▸ Extract
>>

Mechanical Behaviour and Durability Performance of Concrete Materials

Dear Colleagues,

It is widely acknowledged that the deficiencies in ductility and tensile strength of plain concrete material yield numerous difficulties in engineering practice. Considerable attempts have been made over decades to improve the mechanical properties of concrete.

The state-of-the-art concrete modification technology indicates that the addition of fibers is an eco-friendly solution for enhancing the strength and ductility of concrete. Over the past few years, fiber-reinforced concrete (FRC) has been experiencing rapid development, and the application of FRC in modern concrete constructions has become widespread. Among the various types of FRC developed using different fiber types at multi-length scales, hybrid fiber technology, as a combination of high-strength macro metal fibers and high-elongation micro organic fibers, is regarded as a promising reinforcing method.

A number of research works have reported that the mechanical performance of concrete under complex stress states differs significantly from that under uniaxial load, where the yield strength, plastic deformation, and damage evolution show high sensitivity to confinement. Lateral confinement can remarkably limit the generation of damage and cracks in the material and thus improve its strength, ductility and energy dissipation performance.

<<

▸ Excerpted data
>>

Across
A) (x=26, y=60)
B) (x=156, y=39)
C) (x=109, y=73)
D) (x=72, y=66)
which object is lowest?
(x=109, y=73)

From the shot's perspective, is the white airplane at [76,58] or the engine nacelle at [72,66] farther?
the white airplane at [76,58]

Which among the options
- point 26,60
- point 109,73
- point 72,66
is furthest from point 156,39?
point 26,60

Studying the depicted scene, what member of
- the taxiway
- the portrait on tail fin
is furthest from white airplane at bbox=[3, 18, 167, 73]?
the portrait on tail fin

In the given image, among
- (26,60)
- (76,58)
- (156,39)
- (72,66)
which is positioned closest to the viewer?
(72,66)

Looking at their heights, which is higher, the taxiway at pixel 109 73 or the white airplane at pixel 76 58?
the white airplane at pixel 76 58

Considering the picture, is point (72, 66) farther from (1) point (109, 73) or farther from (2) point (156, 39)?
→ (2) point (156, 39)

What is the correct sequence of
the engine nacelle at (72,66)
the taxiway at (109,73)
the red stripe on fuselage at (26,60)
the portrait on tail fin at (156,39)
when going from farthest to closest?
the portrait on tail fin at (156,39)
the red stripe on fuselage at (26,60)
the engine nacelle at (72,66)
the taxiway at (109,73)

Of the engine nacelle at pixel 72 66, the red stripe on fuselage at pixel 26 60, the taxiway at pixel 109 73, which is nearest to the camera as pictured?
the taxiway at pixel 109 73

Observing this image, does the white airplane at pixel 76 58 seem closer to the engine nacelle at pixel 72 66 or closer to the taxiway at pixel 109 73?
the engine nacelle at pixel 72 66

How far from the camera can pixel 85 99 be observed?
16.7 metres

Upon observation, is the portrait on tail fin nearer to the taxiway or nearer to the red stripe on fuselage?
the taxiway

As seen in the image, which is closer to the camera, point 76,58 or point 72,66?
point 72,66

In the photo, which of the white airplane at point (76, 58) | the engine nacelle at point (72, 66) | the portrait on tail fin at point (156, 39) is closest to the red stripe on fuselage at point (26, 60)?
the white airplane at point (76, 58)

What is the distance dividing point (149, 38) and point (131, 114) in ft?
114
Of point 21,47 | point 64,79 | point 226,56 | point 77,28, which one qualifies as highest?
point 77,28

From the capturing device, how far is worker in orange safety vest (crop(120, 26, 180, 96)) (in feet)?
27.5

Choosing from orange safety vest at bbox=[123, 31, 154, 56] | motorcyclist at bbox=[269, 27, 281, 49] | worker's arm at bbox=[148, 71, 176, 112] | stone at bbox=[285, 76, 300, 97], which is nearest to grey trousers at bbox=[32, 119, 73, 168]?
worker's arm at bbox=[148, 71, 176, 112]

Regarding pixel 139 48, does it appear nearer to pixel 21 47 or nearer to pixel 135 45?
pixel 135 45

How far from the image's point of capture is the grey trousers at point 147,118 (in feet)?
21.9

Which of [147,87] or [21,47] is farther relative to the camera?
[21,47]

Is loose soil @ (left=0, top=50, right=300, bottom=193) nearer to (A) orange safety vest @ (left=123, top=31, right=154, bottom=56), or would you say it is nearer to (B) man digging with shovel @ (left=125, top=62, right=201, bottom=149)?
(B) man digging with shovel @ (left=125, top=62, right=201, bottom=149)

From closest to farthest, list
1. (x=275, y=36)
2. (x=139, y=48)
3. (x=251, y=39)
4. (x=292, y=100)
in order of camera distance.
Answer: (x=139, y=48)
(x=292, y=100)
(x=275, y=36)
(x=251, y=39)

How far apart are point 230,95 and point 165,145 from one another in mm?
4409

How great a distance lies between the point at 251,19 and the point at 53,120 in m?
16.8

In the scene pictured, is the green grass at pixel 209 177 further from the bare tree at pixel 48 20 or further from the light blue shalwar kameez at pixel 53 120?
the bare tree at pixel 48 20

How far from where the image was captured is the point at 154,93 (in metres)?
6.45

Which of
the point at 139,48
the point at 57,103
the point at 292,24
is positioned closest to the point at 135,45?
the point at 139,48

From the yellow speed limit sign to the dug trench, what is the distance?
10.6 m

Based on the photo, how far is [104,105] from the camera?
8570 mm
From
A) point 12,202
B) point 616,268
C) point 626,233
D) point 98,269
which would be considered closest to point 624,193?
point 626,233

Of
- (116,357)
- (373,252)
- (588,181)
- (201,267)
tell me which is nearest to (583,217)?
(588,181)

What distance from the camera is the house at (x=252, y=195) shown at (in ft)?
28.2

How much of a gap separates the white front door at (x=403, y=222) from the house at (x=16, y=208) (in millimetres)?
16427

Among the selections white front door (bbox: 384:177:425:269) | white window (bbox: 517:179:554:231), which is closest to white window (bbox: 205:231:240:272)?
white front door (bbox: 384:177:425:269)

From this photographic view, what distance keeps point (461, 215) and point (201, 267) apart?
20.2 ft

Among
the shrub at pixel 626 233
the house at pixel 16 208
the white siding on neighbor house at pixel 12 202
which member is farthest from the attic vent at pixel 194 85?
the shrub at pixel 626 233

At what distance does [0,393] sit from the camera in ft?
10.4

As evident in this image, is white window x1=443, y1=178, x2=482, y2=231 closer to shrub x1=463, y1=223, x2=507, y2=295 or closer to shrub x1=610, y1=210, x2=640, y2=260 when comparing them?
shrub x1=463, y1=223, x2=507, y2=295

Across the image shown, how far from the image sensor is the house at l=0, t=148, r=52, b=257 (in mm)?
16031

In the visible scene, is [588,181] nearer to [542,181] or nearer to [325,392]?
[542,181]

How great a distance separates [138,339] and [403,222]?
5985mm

<<

▸ Work to complete
a: Transcribe the passage on concrete, everything from "It is widely" down to "promising reinforcing method.".
b: Answer these questions about the passage on concrete:
(i) In which two properties is plain concrete said to be deficient?
(ii) Which two kinds of fiber does hybrid fiber technology combine?
(iii) Which three aspects of the material does lateral confinement improve?
The listing is not required for this work.

▸ Answers to each task
a:
It is widely acknowledged that the deficiencies in ductility and tensile strength of plain concrete material yield numerous difficulties in engineering practice. Considerable attempts have been made over decades to improve the mechanical properties of concrete.

The state-of-the-art concrete modification technology indicates that the addition of fibers is an eco-friendly solution for enhancing the strength and ductility of concrete. Over the past few years, fiber-reinforced concrete (FRC) has been experiencing rapid development, and the application of FRC in modern concrete constructions has become widespread. Among the various types of FRC developed using different fiber types at multi-length scales, hybrid fiber technology, as a combination of high-strength macro metal fibers and high-elongation micro organic fibers, is regarded as a promising reinforcing method.

b:
(i) Ductility and tensile strength.
(ii) High-strength macro metal fibers and high-elongation micro organic fibers.
(iii) Its strength, ductility and energy dissipation performance.